Which got me thinking. It's a fairly standard PLL circuit. So I pulled the entire synthesizer/receiver/exciter board from the radio. Powered from the bench using STM8 eForth and a $1 minimal development board I quickly had the PLL loaded up.
Only problem was the oscillators would not lock up oin the required frequencies. Padding with a few surface mount caps was partially successful. The tuning range is only just wide enough.
At this point I have a proof of concept. Driving the LED display on the head looks straightforward. But I am hampered by only having a partial circuit of the radio. If you can help me it would be appreciated.
73's
I'm getting tired of the semiconductor supply disruptions which manifests itself as price increases and supply shortages. Even humble voltage regulation is being impacted.
As an example of the voltage regulation quandary consider the synthesizer board in my present project, a HF SSB transceiver based on the Weaver method. In the past I would have slapped a 7805 linear regulator on the chassis for heat-sinking and used wires to connect it to the PCB. But this project is being designed with modular PCB's sized 100mm x 33mm since this fits into a readily available extruded aluminium tube. So less wiring from the chassis to pcb's inside tubing is better.
An AD9850 based synthesizer with micro, mmic and switchable outputs draws some 150-180mA. Now I can use a 7805 type linear regulator in a TO-252 (DPak) package but I have run out and the replacement will cost around $1. It could have cost as little as $0.30 but the wholesaler is out of stock.
However, I could use 3 separate regulators on the board and that would cost around $0.15-$0.20. But my choices are much wider and the heat to be dissipated is spread over 3 regulators. My parts bin probably means I wont have to buy any regulators, a good thing, if I go down the distributed path.
Will normal ever return?

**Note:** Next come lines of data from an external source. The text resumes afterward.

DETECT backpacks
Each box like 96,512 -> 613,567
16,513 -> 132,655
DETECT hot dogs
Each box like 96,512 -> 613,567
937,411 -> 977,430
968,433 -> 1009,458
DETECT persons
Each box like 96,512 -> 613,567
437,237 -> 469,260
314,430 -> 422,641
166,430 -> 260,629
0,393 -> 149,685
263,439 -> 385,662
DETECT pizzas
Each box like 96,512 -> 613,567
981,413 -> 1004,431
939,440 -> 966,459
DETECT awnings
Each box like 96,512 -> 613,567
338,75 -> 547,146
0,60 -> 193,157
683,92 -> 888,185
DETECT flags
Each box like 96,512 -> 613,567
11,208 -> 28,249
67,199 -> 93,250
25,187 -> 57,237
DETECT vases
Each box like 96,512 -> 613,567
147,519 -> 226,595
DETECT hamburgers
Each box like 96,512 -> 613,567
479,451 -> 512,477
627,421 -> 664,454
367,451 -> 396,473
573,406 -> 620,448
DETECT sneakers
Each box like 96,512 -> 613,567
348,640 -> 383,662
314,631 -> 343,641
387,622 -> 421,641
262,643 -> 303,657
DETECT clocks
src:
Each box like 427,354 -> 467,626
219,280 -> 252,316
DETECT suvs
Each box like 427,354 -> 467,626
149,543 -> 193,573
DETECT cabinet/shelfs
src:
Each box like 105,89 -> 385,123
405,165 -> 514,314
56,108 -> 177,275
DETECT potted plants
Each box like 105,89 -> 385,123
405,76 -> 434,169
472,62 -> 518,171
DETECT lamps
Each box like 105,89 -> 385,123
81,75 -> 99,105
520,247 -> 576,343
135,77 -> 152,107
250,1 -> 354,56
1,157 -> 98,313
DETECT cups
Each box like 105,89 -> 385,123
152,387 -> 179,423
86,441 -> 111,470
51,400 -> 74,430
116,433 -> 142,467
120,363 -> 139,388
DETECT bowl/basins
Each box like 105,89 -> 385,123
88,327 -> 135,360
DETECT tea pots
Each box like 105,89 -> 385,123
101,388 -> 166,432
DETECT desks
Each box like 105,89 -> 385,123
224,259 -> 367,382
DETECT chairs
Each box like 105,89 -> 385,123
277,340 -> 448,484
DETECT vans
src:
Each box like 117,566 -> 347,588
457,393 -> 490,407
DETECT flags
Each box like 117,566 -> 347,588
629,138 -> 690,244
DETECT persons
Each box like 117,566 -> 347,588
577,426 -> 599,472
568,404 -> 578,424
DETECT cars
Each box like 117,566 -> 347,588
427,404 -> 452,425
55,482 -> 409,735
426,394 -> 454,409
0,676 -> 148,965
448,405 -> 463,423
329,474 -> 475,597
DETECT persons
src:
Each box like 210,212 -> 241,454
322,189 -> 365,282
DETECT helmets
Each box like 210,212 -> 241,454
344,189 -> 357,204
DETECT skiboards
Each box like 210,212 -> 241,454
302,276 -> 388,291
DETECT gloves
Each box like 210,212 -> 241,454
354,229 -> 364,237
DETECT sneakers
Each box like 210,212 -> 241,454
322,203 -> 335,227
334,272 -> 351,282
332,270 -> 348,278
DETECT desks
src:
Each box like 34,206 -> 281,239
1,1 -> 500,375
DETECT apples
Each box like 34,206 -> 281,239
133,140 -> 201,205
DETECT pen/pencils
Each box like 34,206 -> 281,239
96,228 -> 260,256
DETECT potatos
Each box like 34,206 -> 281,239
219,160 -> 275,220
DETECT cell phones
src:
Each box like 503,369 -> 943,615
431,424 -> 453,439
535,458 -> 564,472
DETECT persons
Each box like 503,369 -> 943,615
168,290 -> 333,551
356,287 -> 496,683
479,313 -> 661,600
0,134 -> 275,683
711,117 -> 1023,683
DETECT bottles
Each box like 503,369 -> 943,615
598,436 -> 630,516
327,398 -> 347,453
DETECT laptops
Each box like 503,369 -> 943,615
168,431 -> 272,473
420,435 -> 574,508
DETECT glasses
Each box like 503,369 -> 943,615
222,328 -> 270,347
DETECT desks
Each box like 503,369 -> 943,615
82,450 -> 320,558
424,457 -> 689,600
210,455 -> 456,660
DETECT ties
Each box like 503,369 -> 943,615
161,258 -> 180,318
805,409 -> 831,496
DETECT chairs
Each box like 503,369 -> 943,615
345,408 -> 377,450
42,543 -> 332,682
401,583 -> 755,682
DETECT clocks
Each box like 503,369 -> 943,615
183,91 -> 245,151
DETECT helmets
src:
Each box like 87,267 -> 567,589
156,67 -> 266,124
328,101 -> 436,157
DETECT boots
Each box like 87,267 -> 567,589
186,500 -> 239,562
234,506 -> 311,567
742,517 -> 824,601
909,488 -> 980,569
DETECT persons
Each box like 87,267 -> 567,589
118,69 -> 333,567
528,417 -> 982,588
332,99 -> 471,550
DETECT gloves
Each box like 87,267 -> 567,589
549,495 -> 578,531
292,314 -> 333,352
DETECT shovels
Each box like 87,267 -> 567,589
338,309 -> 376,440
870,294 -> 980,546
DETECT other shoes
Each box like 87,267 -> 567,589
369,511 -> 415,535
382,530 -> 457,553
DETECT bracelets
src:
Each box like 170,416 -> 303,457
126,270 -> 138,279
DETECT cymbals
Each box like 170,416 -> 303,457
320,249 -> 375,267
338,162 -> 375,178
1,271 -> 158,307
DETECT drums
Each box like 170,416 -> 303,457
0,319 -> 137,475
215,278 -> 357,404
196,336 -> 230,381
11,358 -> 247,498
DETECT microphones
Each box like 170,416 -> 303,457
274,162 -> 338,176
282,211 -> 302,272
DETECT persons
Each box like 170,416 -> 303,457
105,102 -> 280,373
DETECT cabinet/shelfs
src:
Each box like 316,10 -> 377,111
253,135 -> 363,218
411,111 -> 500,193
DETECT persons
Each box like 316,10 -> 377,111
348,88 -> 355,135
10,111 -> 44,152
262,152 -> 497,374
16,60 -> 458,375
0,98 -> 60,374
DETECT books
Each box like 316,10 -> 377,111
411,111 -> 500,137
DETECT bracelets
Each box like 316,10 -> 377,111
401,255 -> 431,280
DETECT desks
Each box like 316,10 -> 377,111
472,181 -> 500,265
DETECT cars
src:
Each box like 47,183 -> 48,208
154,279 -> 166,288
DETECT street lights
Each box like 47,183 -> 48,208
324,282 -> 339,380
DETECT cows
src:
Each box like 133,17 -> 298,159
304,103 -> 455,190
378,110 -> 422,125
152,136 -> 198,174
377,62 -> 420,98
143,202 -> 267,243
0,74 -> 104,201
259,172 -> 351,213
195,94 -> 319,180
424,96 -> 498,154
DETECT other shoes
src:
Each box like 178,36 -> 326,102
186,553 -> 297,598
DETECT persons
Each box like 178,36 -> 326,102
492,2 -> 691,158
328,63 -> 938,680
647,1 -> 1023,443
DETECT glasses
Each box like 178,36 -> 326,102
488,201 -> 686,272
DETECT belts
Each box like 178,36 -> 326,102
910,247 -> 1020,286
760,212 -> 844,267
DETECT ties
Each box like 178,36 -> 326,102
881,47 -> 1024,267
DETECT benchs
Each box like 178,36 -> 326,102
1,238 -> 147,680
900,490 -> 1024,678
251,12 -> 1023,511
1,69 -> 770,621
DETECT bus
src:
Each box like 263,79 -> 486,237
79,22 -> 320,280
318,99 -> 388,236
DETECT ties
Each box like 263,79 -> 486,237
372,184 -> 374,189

After 12 months of the supply disruptions I am starting to wonder.
73's
Was glad to help a good friend, VK6UM Larry, with the repair of an IC-R8500 recently. After some digging around it was clear this was a later version than the schematics I could find online applied to. The fault was the blinking display, a characteristic of a PLL not locking up.
A few minutes with my ICQ7A used as a sniffer confirmed VCO_A had no output. A few voltage measurements and it appeared the special Icom chip, IC3, was not enabling the power to the VCO. Knowing that chip was likely to be unobtainable, and for thoroughness, I checked the main micro was sending instructions to the synthesizer board.
I was able to confirm both shift registers, 4094's, were receiving pulses. But the shift register feeding the special Icom chip had no signals on the output pins that drive pins labelled "CON0" through "CON3". It seemed a reasonable assumption that these pins mapped to the output pins enabling the VCO's. So a replacement shift register was obtained.
Upon installation there was no change. A closer examination showed the data pulse was too low in amplitude to be considered a logic high. It transpired, after a fair amount of thought and measurement, that the data line was being loaded by a 130 ohm resistance that should not have been there. The fault was traced to a capacitor array on the main board having broken down somehow. Once removed from the PCB no amount of cleaning the defective part could remove this unwanted resistance, though it did change in value.
A replacement part could not be found. So in desperation something was fabricated in-situ with 1206 22pF caps and fine wire. Partial success. The radio is now working within narrow segments of it's wideband coverage.